This isn’t good. It looks like Boeing might discontinue their Connexion service (or sell the service):

After six years of failing to turn a profit from its ambitious in-flight Connexion Internet venture, Boeing Co. is considering selling the unit or shutting it down altogether, according to people familiar with the situation.

The Chicago aerospace company has reached out to a number of commercial-satellite operators and other potential suitors who might be interested in buying the business or becoming a major partner, these people said. If Boeing can’t reach a suitable deal, said one person familiar with the talks, the company is prepared to pull the plug on the service, even though it works as advertised and is being used by a handful of international airlines on long-haul flights, including Lufthansa, Japan Airlines, Singapore Airlines and others.
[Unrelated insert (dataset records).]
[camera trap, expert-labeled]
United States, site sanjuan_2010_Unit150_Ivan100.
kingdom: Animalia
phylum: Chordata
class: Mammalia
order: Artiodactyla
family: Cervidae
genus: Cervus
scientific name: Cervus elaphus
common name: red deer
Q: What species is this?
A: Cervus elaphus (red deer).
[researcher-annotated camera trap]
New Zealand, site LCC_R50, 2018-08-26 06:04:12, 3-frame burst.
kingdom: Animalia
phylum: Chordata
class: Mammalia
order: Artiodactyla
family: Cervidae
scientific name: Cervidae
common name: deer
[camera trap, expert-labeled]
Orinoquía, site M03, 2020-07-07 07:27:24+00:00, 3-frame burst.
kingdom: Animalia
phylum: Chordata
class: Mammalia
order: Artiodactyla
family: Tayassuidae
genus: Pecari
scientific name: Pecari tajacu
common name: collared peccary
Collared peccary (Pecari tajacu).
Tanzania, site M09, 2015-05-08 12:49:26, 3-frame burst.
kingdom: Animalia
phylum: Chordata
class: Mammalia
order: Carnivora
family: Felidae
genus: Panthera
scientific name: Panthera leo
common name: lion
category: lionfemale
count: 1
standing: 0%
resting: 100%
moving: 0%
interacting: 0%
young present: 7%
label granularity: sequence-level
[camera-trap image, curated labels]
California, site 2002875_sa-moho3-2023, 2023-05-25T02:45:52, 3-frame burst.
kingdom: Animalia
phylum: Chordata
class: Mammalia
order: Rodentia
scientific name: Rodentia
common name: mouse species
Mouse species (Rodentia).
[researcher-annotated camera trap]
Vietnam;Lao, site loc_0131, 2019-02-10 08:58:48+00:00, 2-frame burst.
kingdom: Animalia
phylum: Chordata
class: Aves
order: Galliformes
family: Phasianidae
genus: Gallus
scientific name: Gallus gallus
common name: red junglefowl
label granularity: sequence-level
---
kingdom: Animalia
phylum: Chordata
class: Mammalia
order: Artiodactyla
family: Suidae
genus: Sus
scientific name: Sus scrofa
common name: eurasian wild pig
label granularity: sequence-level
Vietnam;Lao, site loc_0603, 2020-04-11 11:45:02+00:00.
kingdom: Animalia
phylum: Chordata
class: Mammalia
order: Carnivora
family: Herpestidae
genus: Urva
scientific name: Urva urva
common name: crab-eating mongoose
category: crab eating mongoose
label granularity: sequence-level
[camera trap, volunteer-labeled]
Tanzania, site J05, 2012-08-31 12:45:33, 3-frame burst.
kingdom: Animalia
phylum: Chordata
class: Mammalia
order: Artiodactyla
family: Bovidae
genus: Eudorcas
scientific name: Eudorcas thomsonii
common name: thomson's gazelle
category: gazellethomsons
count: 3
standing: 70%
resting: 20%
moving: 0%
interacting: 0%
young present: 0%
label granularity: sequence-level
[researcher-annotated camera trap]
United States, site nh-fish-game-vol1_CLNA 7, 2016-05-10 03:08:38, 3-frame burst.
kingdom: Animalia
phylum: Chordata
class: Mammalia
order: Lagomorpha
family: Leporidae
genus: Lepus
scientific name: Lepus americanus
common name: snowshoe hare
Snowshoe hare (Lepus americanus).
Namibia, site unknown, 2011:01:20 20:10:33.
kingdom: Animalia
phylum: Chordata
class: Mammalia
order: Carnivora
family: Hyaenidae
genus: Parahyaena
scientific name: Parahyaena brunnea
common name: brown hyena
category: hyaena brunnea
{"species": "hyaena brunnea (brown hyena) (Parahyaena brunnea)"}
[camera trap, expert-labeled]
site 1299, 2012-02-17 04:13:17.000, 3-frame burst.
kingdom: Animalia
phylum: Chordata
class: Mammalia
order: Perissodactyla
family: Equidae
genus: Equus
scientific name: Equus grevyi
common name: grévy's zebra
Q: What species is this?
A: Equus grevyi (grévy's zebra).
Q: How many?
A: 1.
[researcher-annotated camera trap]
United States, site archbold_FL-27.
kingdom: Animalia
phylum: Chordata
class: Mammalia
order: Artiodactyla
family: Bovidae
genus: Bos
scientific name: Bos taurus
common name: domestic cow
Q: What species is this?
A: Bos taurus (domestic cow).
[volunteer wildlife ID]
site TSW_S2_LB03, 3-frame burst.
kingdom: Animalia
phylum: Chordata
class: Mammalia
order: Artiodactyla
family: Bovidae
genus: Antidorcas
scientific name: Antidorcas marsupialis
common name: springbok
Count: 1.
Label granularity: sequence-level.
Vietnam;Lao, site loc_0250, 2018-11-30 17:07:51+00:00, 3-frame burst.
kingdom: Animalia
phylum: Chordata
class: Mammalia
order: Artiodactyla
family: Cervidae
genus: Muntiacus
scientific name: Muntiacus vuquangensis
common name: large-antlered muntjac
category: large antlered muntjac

They’re not advertising this thing. It’s not available on domestic flights. The international flights might not have power in the seats. Not necessarily a recipe for success.

The major problem is demand. Most of the people on flights that I’ve taken recently did not have any type of communication hardware (save maybe a cell phone). So even though Connexion has made a few mistakes if the demand was there they’d easily make a profit.



  1. Tim

    Now that’d be a real bummer.

  2. The take up rates required for any avionics connectivity project compared to the cost and reliability of your neighborhood coffee shop create a cost / service dilemma that inevitably disenfranchises users.

    In other words, you get far better service for free, at a coffee shop with your $5 mocha , than you do in a plane for $30 an hour, after spending $2000 on you airfare.